Был ли Владимир Ульянов гением? Да, безусловно, если принять то толкование понятия «гений», что использовал для характеристики Ленина в своих «Записках о революции» Н. Суханов: «Гений это... сплошь и рядом человек с крайне ограниченной сферой головной работы, в каковой сфере эта работа производится с необычайной силой и продуктивностью. Сплошь и рядом гениальный человек это человек до крайности узкий, шовинист до мозга костей, не понимающий, не приемлющий, не способный взять в толк самые простые и общедоступные вещи... Таков, несомненно, и Ленин, психике которого недоступны многие элементарные истины - даже в области общественного движения. Отсюда проистекал бесконечный ряд элементарнейших ошибок Ленина как в эпоху его агитации и демагогии, так и в период его диктатуры. Но зато в известной сфере идей - немногих, навязчивых идей - Ленин проявлял такую изумительную силу, такой сверхчеловеческий натиск, что его колоссальное влияние в среде социалистов и революционеров уже достаточно обеспечивается самими свойствами его натуры».

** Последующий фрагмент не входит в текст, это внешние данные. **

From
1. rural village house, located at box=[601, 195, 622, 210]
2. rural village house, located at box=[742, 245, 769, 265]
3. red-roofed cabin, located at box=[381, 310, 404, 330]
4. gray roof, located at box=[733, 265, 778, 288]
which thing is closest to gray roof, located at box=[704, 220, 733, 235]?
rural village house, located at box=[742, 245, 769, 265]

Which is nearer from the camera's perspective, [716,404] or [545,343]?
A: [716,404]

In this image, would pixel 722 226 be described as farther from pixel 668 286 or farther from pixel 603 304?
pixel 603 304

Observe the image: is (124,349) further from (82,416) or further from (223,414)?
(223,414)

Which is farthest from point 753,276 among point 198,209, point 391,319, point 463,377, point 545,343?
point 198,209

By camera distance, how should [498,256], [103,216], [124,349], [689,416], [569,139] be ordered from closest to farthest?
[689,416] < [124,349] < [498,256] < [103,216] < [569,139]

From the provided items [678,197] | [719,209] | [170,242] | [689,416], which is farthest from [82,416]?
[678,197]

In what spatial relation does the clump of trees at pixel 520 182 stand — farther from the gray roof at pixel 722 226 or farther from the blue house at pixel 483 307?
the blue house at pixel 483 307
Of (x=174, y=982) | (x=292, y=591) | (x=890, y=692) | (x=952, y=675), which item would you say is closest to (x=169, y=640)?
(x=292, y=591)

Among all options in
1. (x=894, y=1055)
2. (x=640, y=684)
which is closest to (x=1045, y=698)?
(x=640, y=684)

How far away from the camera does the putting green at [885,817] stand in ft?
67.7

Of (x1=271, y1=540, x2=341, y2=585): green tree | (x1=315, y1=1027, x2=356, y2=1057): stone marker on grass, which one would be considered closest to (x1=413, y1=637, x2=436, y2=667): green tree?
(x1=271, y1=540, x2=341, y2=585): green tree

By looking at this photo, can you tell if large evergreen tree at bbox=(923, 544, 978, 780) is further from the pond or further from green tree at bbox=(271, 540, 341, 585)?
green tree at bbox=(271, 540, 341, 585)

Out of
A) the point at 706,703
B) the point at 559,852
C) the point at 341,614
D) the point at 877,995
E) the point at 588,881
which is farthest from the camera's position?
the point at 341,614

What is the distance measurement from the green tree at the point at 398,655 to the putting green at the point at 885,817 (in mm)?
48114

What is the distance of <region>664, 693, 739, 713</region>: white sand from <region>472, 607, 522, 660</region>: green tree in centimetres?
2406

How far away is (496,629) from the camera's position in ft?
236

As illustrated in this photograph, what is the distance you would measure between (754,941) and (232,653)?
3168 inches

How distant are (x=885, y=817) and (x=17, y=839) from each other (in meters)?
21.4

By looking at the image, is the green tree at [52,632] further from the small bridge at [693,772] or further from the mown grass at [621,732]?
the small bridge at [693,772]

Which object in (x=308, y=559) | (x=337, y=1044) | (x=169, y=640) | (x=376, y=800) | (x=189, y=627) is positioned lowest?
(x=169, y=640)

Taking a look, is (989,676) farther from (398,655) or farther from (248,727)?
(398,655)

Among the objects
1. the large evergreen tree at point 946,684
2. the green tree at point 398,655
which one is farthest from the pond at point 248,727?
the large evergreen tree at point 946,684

И еще. Все тот же Суханов: «Утопист и фантазер, витающий в абстракциях, Ленин - отличный реальный политик: первое - в большом, второе - в малом. «Зажечь Европу»... Ленину не удалось и не удастся. Но завоевать собственную партию, отменив всю свою собственную науку, Ленин сумел отлично, пользуясь всеми благоприятными обстоятельствами, призывая на помощь тени Бонапарта и Макиавелли».
Напоследок два слова еще об одном источнике ленинизма. Если кто-то из предков Ульянова-Ленина и виноват в мировых неприятностях, случившихся после 1917 года, то, скорее всего, это дедушка вождя мирового пролетариата доктор Бланк. Как свидетельствует история, доктор, точно также как и его внук-марксист, очень хотел облагодетельствовать окружающих и точно так же, как и он, «выделялся крайними взглядами». (Слова, неосторожно брошенные Мариэттой Шагинян).
На практике это заключалось в том, что всех своих родных, а также доверчивых пациентов и знакомых, доктор Бланк на ночь обертывал в мокрые простыни. Для укрепления нервов. А однажды и вовсе, поспорив с соседом о пользе и вреде белковой пищи, в порядке научного эксперимента съел с ним на пару уличную собаку.
Уличных собак знаменитый внук не ел, а вот в мокрые простыни завернул всю Россию. И нервы русским это только расшатало.